# JSP Expression Language



## ZeroLow (14. Mai 2007)

Hallo alle zusammen,

hätte folgende frage ich würde gerne JSTL expression language in meiner jsp seite verwenden kann mir jemman sagen wie das generell möglich ist.


<%@ taglib uri="/WEB-INF/struts-html-el.tld" prefix="html"%>
<%@ taglib uri="/WEB-INF/c.tld" prefix="c"%>

damit kann ich experssion language in c und html tags verwenden allerdings benötige ich zum setzen eines property expression langiage in einem jsp tag.

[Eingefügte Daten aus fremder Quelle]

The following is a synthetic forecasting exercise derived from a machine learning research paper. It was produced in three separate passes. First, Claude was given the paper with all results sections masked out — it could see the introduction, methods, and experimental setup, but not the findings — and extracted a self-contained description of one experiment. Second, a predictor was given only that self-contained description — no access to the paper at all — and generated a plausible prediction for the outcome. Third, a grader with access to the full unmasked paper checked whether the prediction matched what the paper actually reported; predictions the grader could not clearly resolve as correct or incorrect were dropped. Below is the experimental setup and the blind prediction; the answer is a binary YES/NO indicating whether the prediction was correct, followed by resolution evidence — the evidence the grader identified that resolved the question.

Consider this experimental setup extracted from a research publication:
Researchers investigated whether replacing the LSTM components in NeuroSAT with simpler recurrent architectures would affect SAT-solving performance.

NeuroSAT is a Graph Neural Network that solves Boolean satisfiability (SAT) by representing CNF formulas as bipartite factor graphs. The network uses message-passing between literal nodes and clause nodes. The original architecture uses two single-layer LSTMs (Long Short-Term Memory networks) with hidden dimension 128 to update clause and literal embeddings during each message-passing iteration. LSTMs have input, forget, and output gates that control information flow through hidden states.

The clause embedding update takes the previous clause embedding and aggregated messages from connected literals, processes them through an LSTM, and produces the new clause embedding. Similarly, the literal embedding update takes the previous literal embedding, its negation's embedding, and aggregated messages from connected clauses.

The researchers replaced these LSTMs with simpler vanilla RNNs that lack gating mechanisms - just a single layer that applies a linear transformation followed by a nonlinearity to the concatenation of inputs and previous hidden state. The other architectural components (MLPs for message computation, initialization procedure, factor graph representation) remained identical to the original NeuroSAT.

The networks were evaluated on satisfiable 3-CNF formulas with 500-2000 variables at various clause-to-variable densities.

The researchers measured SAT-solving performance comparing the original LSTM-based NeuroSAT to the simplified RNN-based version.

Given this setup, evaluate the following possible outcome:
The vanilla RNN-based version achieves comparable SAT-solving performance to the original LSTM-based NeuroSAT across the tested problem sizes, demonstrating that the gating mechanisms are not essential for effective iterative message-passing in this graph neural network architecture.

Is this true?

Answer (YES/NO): YES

<jsp:setProperty name="Page1Form" property="test" value="${HIIIIIIIIEEEEER}" />

Wenn mir jemmand sagen könnte wie ich an dieser stelle expression language verwenden kann wäre ich sehr dankbar.

Viele Grüße

low


----------



## limago (14. Mai 2007)

Schau mal hier:

http://balrog.wu-wien.ac.at/~mitloehn/le/jstl/all.html

http://java.sun.com/j2ee/1.4/docs/tutorial/doc/JSTL.html#wp74644

Gruß

EDIT: und da Du offensichtlich auch Struts verwendest

http://struts.apache.org/1.2.7/userGuide/struts-html.html

http://www.roseindia.net/struts/strutsHtmlTags.shtml


----------